It would be easier to explain this poem if we were in Stevens’ New England this autumn. In New England there is a time of year known as “Peak” — the moment when most trees have reached their maximum in terms of fall’s dazzling foliage colors. Weathermen report the movement of Peak from the northern to southern states; but, I should also add, the trees themselves do not seem to pay attention to these bulletins. The peak is something like the very center of autumn, and it is a very emotional time of the year because, in many ways, New Englanders are filled with nostalgia by this reminder of the loss of summer and filled with some dread by this cue that winter is coming. Stevens takes this up in his poem and shows how these emotions create a kind of intellectual overlay that comes between people and their perception of autumn itself.

In something like the first third of the poem, Stevens’ reveals how the present may be overlooked when it is not regarded as itself but as an absence of the past. Then it is not simply a moment in autumn but a time when “the effete vocabulary of summer / No longer says anything.” Then the flowers and trees are not what they are, but — to the person who remembers what they once were — they seem kinds of ruin: “Otu-bre’s lion-roses have turned to paper / And the shadows of the trees / Are like wrecked umbrellas.” The world, in short, is distorted by nostalgia and memory.

In what might be called the middle third of the poem, Stevens shows how the present may be lost when it is not regarded as itself but as a prelude to the future. Then, with a certain amount of rancor and disappointment, the colors of autumn are regarded as deceitful shams and “falsifications” of a sun that promises more than winter will actually deliver. With an eye on the future, the moment is not seen as it is but as presenting evidence of “a turning down toward finality.” The world, in short, is distorted by anticipation and anxiety.

But in the last third of the poem, the mind is arrested by the green plant. Here is something outside of the whirlwind of emotion; unlike what precedes it in the poem, the green plant stands outside of the “legend” created when memory and expectation construe the world in their own fashion. The green plant is not seen in terms of the emotions of its observer but as something of the “reality of which it is a part.”

Stevens’ poem is a kind of echo of a Zen koan. This koan recounts how the master Basho was walking one day with his student Hyakujo when they saw a flock of wild geese flying. Basho asked, “What are they?” and his student replied, “They are wild geese, sir.” Basho asked, “Whither are they flying?” and his student responded, “They have flown away.” At this point, Basho pulled the student’s nose and shouted, “You say they have flown away, but all the same they have been here from the very first.” And Hyakujo had satori.

Stevens’ poem and this koan indicate how, when the world is regarded from the point of view of self interests, individuals create a kind of ghostly architecture which frames the moment with special portals that open on to past and future; through memory and expectation the present is not seen as it is, but in its place are seen the present-that-is-no-longer-the-past and the present-that-will-be-the future. Basho erases this ghostly architecture of self-concern. For him, there is no “away,” no “towards.” There is only this extensive present in this extensive space. Philip Kapleau tells of how Yasutani Roshi spoke of this and explained what makes grasping it difficult:

Yasutani-Roshi made a dot on the blackboard and explained that this dot represented their (most men’s) conception of “here and now.” To show the incompleteness of this view, he placed another dot on the board, through which he drew a horizontal line and a vertical one. He then explained that the horizontal line stood for time from the beginningless past to the endless future, and the vertical line for limitless space. The “present moment” of the enlightened man, who stands at this intersection, embraces all these dimensions of time and space.

-*-*-

▶ DIRECTIONS: Reproduce verbatim the stretch of the essay on the Stevens poem from "Stevens’ poem is" through "Hyakujo had satori.". The material that comes after this essay bears no relation to it.

-*-*-

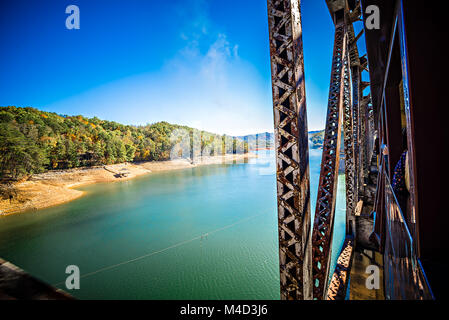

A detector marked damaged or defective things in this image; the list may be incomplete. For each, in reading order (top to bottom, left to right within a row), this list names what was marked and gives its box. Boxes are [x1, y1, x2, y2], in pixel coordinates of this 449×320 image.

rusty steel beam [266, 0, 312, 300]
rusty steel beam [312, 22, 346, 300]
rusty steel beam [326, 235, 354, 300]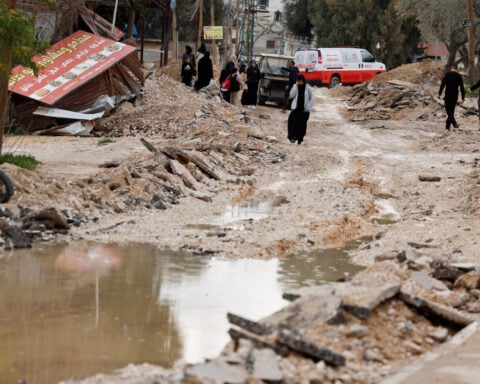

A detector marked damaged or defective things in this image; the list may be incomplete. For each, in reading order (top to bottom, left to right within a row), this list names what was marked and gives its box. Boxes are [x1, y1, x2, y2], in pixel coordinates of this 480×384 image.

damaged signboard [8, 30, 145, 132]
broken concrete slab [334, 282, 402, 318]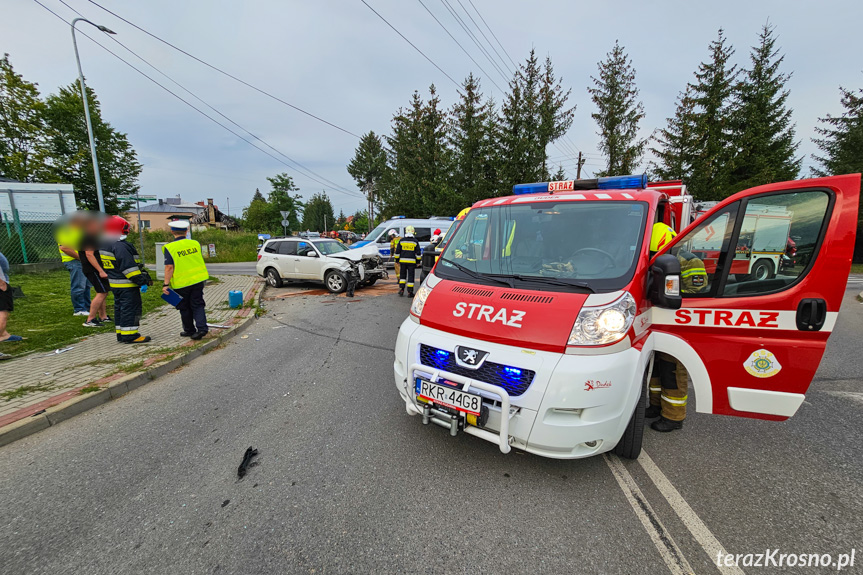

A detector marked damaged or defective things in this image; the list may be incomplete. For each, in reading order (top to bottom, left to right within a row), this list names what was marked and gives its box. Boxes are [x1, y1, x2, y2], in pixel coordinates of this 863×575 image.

-*-*-

▶ WRITTEN RESPONSE:
Stevens’ poem is a kind of echo of a Zen koan. This koan recounts how the master Basho was walking one day with his student Hyakujo when they saw a flock of wild geese flying. Basho asked, “What are they?” and his student replied, “They are wild geese, sir.” Basho asked, “Whither are they flying?” and his student responded, “They have flown away.” At this point, Basho pulled the student’s nose and shouted, “You say they have flown away, but all the same they have been here from the very first.” And Hyakujo had satori.